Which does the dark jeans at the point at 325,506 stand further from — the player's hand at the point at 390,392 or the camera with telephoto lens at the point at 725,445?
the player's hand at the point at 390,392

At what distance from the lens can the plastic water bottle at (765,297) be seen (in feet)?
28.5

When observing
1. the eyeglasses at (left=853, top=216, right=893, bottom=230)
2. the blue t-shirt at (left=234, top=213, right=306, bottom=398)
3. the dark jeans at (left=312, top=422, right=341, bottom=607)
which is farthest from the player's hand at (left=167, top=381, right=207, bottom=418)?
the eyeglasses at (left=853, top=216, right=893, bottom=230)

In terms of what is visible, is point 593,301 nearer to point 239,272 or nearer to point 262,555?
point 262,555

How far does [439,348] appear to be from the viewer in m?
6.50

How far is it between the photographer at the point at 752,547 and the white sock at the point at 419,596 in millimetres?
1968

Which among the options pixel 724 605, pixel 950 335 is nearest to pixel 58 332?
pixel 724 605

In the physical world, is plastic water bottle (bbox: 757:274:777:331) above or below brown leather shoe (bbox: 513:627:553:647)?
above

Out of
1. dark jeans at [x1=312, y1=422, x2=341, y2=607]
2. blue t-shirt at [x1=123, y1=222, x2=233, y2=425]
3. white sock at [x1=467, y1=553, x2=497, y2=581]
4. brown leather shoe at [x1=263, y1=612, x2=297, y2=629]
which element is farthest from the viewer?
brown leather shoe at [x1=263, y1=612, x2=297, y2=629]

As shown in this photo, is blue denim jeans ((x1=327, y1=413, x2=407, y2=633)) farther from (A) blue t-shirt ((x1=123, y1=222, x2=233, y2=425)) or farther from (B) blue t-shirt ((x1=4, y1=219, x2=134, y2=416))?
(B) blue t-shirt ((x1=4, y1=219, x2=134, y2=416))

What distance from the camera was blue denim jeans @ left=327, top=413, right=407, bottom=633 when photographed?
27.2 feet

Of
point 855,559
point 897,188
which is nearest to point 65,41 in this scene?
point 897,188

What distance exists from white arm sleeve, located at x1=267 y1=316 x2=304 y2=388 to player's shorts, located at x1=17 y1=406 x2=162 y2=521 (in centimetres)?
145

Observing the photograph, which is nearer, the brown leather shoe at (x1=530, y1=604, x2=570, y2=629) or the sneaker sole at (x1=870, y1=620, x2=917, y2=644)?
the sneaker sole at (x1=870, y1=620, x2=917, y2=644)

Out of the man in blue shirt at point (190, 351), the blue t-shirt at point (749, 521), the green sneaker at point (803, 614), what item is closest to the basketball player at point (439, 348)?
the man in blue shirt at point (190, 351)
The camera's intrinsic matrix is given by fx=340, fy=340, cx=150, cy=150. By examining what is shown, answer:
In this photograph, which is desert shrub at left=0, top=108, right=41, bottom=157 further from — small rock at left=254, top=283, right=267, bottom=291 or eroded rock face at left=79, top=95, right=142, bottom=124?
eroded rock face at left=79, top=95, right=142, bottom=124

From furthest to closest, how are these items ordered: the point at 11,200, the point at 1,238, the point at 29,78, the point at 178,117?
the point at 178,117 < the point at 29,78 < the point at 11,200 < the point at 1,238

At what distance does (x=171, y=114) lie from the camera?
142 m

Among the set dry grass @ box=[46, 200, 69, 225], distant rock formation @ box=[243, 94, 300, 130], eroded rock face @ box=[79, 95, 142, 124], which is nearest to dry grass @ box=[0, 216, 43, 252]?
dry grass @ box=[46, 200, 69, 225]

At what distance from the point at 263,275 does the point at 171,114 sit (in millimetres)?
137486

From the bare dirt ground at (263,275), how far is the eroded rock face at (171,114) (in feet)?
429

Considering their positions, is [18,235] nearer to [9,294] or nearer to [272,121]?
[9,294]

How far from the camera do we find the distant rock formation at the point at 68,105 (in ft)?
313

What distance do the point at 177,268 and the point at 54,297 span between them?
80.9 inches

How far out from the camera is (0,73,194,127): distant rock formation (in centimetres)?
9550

----

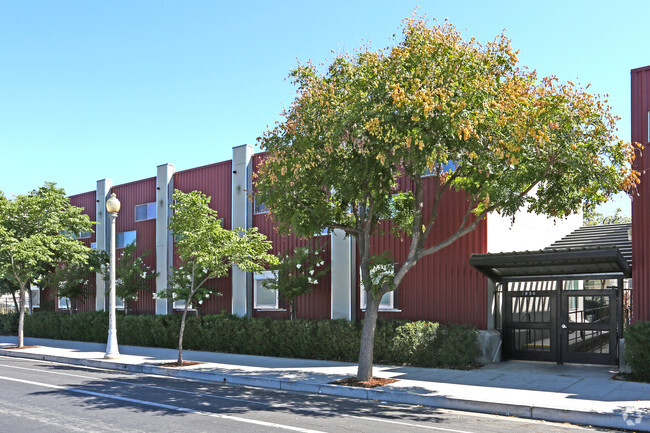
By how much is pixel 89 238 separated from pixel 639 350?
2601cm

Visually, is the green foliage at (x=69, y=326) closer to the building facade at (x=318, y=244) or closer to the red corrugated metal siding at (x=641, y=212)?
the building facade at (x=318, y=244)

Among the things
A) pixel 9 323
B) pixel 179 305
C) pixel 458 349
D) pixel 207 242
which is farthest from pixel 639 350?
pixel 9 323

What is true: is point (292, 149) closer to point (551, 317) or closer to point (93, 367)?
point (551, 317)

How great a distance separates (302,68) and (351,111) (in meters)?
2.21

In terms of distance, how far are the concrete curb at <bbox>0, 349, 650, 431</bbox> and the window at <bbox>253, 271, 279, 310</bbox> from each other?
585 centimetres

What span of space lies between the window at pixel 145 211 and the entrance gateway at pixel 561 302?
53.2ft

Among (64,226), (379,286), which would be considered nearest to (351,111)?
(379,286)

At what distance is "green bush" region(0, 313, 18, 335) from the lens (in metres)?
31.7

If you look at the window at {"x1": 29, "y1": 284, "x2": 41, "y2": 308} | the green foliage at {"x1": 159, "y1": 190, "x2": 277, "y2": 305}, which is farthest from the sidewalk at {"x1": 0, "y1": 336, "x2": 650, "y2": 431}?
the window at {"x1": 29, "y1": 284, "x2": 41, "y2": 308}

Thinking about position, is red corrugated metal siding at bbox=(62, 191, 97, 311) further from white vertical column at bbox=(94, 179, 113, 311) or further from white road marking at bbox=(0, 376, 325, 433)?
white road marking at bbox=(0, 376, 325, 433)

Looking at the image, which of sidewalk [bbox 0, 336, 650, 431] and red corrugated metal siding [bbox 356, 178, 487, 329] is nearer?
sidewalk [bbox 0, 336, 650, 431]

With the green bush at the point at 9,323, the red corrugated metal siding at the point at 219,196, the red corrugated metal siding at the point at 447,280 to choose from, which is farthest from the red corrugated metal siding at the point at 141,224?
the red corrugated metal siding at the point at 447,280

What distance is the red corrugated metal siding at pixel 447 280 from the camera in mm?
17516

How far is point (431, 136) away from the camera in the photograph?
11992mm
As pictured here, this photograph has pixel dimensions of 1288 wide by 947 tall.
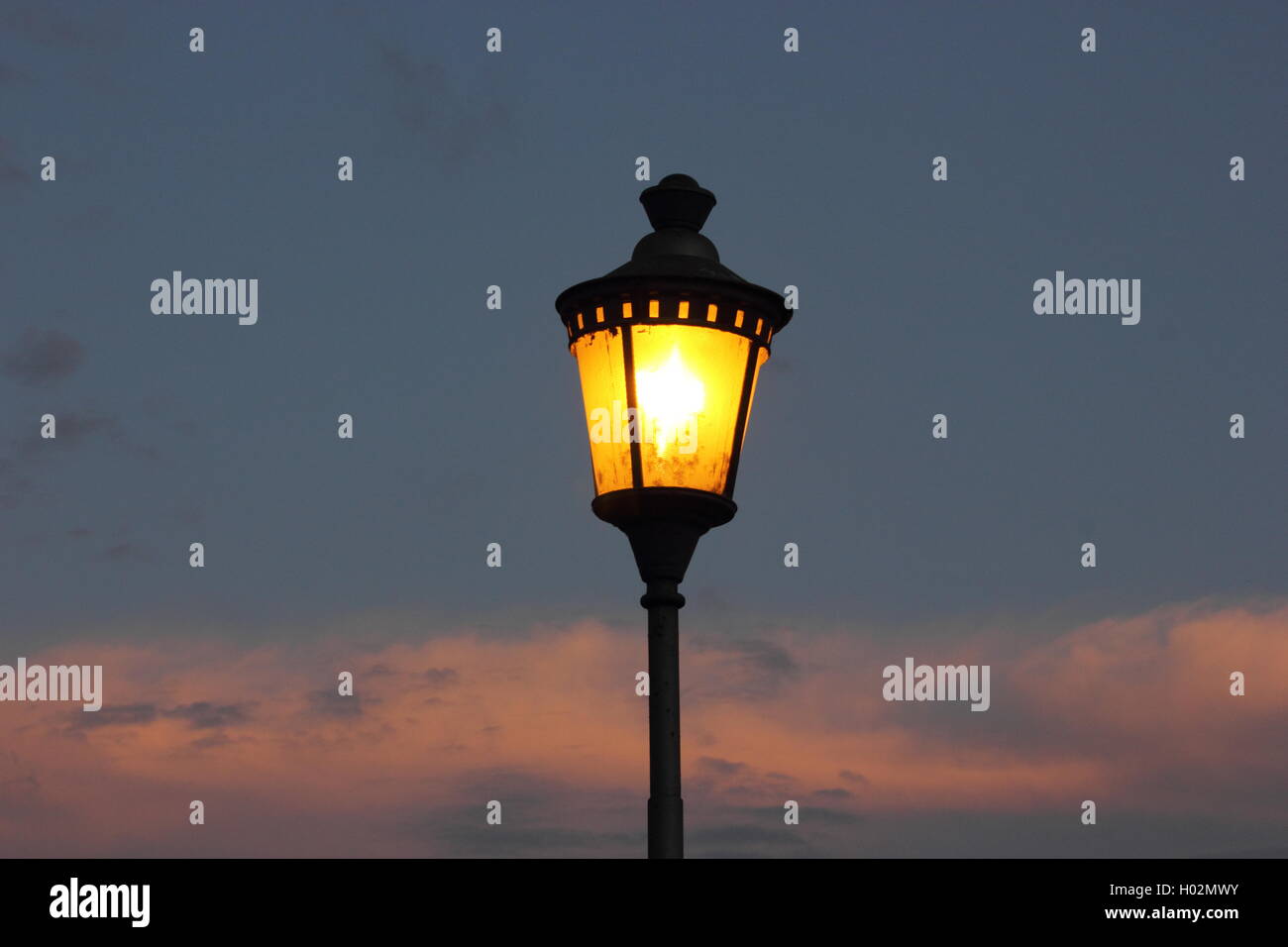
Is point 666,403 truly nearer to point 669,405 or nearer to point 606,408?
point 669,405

----

# Requirement
Arrange everything in the records from the line containing "From the bare" down to the line containing "80.9 inches" as a numbered list, omitting blank lines.

# Task answer
1. From the bare dirt ground at (263,275), how far is the eroded rock face at (171,114) (in feet)?
2. 429
3. Considering their positions, is [18,235] nearer to [9,294] or nearer to [272,121]?
4. [9,294]
5. How far from the camera do we find the distant rock formation at the point at 68,105 (in ft)?
6. 313
7. What distance do the point at 177,268 and the point at 54,297 span between them?
8. 80.9 inches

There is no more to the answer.